Society & Culture

Child Support & the non custodial parent.

Society & Culture

Posted by: Ralphy

23rd Nov 2010 08:54am

Why is it that when paying child support that the "non custodial parent" has no rights? Our "GROSS" pay is what the % is taken from not the net. So regardless of any mortgages, car payments, loans etc we have or even how much we pay in tax, they take it from the GROSS.... yet they do not take into account if the Ex is re married, their partner earns loads of money, they don't have to account for the child support as to where it is going. My Ex has managed to buy a new car, go overseas on holidays and all that when i struggled to put food on the table for myself. Child support is meant to be one half of what it takes to maintain a child, the "custodial" parent should be made to show receipts for monies spent on the children at tax time to justify the amount of money being paid. Particularly when that person removes the children against a court order and there is nothing that can be done about it unless you take them to court. It is near on impossible to afford to pay for a lawyer to take them to court as that cost thousands which you don't have due to the amount of child support you pay. It is a vicious circle indeed.

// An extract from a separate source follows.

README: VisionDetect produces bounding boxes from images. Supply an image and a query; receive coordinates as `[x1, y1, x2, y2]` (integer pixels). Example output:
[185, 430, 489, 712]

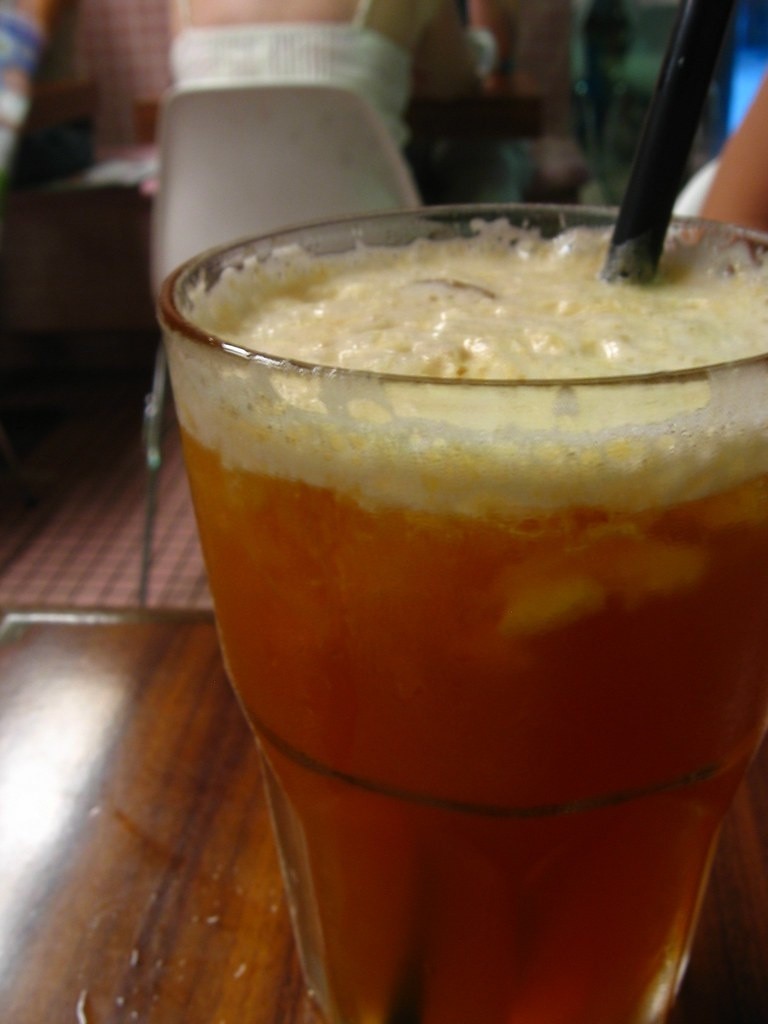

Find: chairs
[136, 82, 422, 604]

I know not all "custodial" ex's are like this but there needs to be stringent rules and assistance for non custodial parents when these type of things happen. After all they are quite happy to take the money, they should allow us to see our children. Perhaps the percentage should be asset based? on both non custodial and custodial. Why should the non custodial parent live in squallor, never having the opportunity to afford to own a house when the custodial parent can work, get child support and have a partner who earns lots of money can afford to buy what they want? What of the poor kids who miss out on seeing their other parent through choices made for them by your ex?


Ralphy
  • 29th Nov 2010 07:13am

Hi Blondie.... Thanks for that, It is indeed a tough situation and I think everyone has to take a step back (incl the CSA & Gov't) and realise that the kids are the ones that hurt the most. Sure she may get the child support payment but because we have to pay loads of money to CS we then cant afford to do anything special with our kids. Mine were moved to Sth Aus and it cost me a fortune (i didn't have) to see them for a weekend after driving from Vic then renting a holiday house etc etc..... I was quite prepared to continue doing this but the choice was taken from me when she moved without informing me and gave me no forward address or telephone number... That weekend I saw them my oldest went pale and was shaking and when I asked her wat was wrong she told me that mummy said I was in heavan.... cruelty at it's worst i think (for the kids)... I have never been a drop beat dad who has never paid CS but I was also in a Gov't job where they knew exactly how much I was earning... tax refund??? what is that, apparently that went straight to her too... my ex lives on a huge farm, owns horses, runs a saddlery aand all the rest and I still to this day rent.... there is no fair system in place and never will be because they just dont care ... I know of some people I used to work with that made up a buisness (boating company) and all their money went into that and they paid themselves a small wage... thing is, they didnt even own a boat, but this way they were paying minimal CS payments... I couldn't do somethign like that because that is fraud as far as im concerned and again, the kids are the ones that suffer.... I feel for your friends as they are in a bad place either way.. I hope it works out for them.... what of you? has the kids dad manned up and paid what he should? did you find it hard to meet someone else with all the crap that goes on in these type of battles?